NASA has various procedures for cleaning and sterilizing spacecraft components. These procedures typically involve heating to high temperatures or using chemicals (fluids and gases). Wearing the clean suits during the assembly and working in sterile rooms allow engineers to reduce the number of bacterial spores. The current limit for such spores seems to be no more than 300,000 for a spacecraft like a Mars rover.

However, protecting astronaut health goes beyond avoiding the contamination of Mars, as an astronaut can be exposed to the airborne microorganisms and sub-micron particles for months even during current space missions.

While NASA has proven methods to clean familiar spacecraft environment, the agency is slow in developing new ways to deal with potential hazards stemming from nanotechnology.

Moreover, the potentially toxic nanoparticles may harm not only future astronauts, but also a much wider range of NASA employees, visiting scholars and, especially, students. The nanoparticles can become easily airborne and, hence, making it possible to inhale them. Recent reports by the British Royal Society and the National Institute of Occupational Safety and Health raised serious questions about the potential hazards of nanoparticles.

The Columbia Accident Investigation Board (CAIB) report highlighted the lack of safety culture in NASA’s shuttle programs for the manned space missions; however, other programs may not be immune to it either. According to the CAIB report, NASA’s field centers seem to have excellent safety programs “on paper”; even so there are a few problems with documentation. The later problem has been recently underscored by the revelation of a fabricated safety report at one of NASA’s field centers.

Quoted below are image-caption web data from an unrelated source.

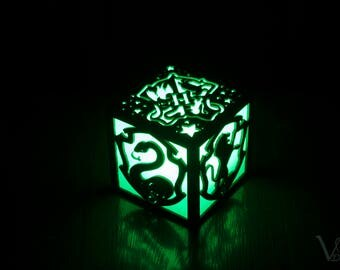 Harry Potter Hogwarts Houses Crest Inspired Color LED Lantern - Gryffindor Ravenclaw Hufflepuff Slytherin School of Witchcraft and Wizardry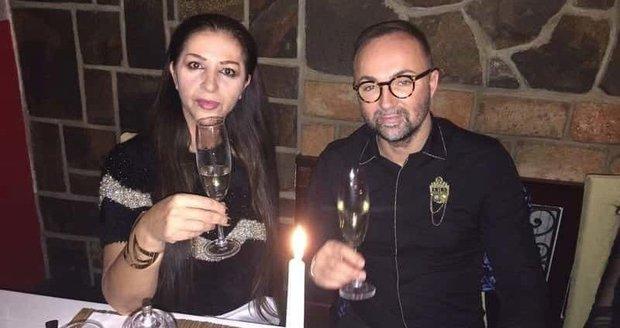 Podnikatelka Nora Mojsejová se vdala za svého kamaráda a bývalého úhlavního nepřítele Versaceho.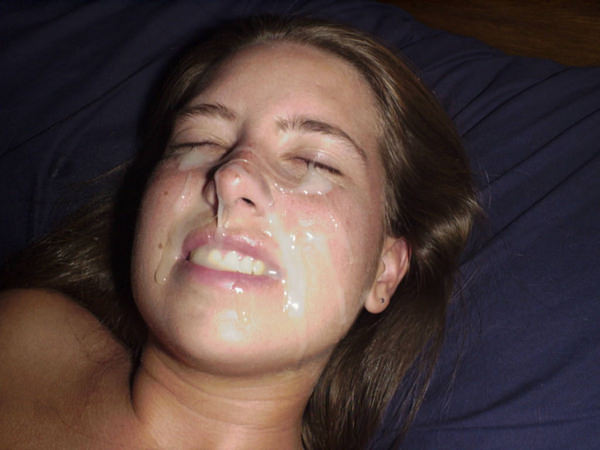 顔射されてる外国人美少女 14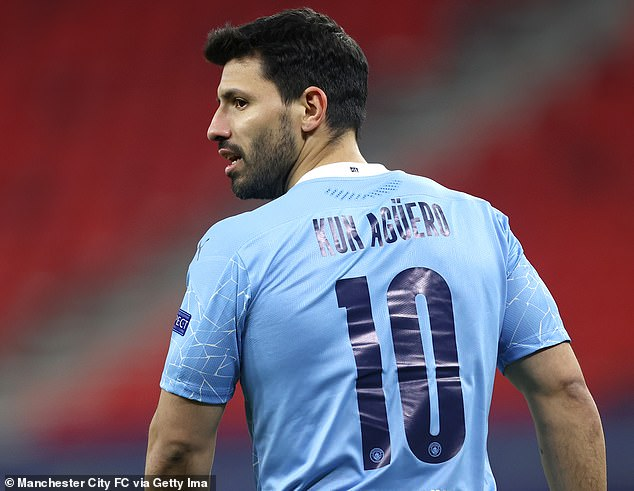 Aguero: 'Cầu thủ Man City không chuyền bóng cho tôi'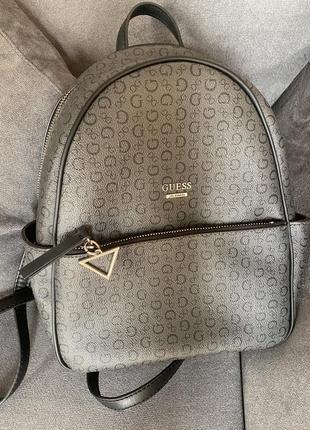 Кожаный рюкзак guess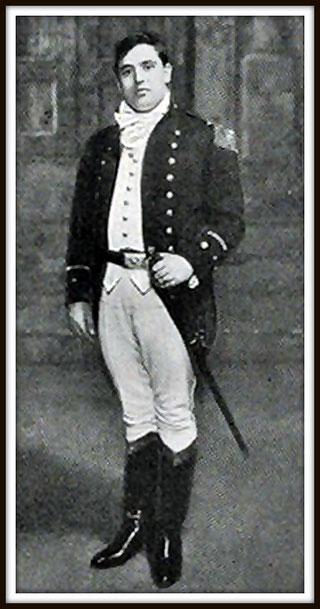 John McCormack - Tenente Paul Merrill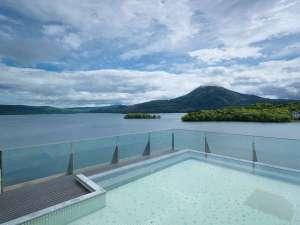 ◆【空中露天風呂「天女の湯」】「天女の湯」。広い湯船から眺める素晴らしい景色に感動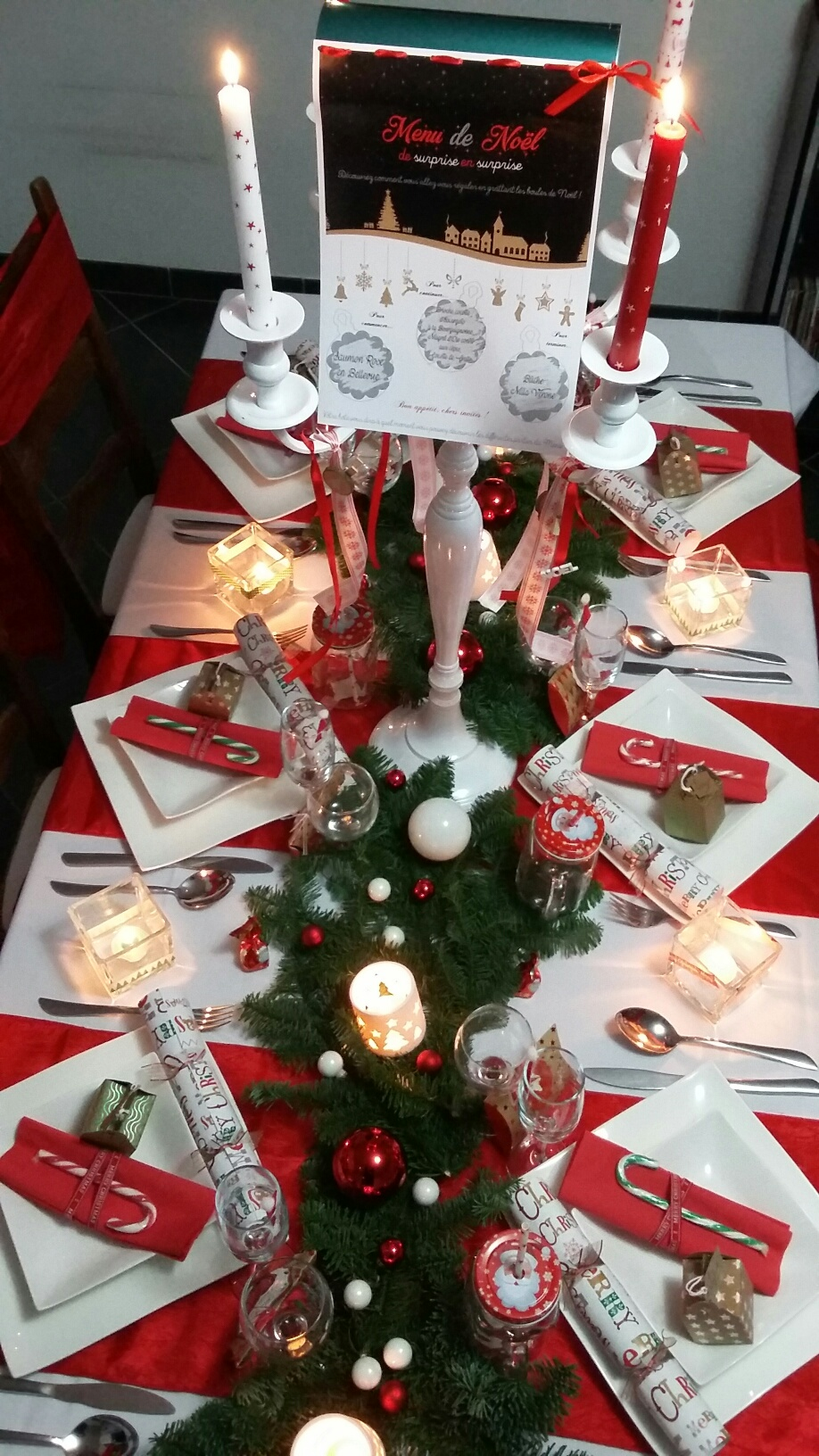 Interesting Table Top View With Deco Table Noel Rouge Et Blanc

NASA engineers are generally good in following the established procedures, both formal and informal. However, at the onset of new interdisciplinary programs that involve emerging technological advances in such areas as nanotechnology, there are no proven safety procedures. In such cases, the can-do culture and the complacent attitudes toward potential problems may result in serious shortcomings in safety of the changing work environment and, ultimately, that of the new spacecrafts. These safety issues may be especially important to future spacecraft made of nanostructured materials and propelled by nuclear power.

A general discussion of potential safety hazards associated with emerging technologies may seem as relevant as the martian bacteria.

However, at many academic, government and industrial research laboratories many people are embarking on new projects in bio- and nanotechnology. Most of the new projects often begin with incomplete equipment or temporary work environment (or even moving labs into temporary buildings). It would be naive to assume that the old safety procedures can address the potential hazards, and the need for new diagnostic equipment and updating safety procedures beyond cosmetic adjustments.

The changing work environment should be periodically assessed by competent working groups of professionals whose performance is tied not to seemingly excellent safety records on paper , but to proactive safety culture thorough investigations of voiced concerns and well-documented follow ups.

Such efforts should contribute to higher safety standards and a more productive and healthy work environment not only inside NASA spacecraft , but in the lab space as well.

Vasyl Michael Harik, Ph.D., is a nanotechnology consultant.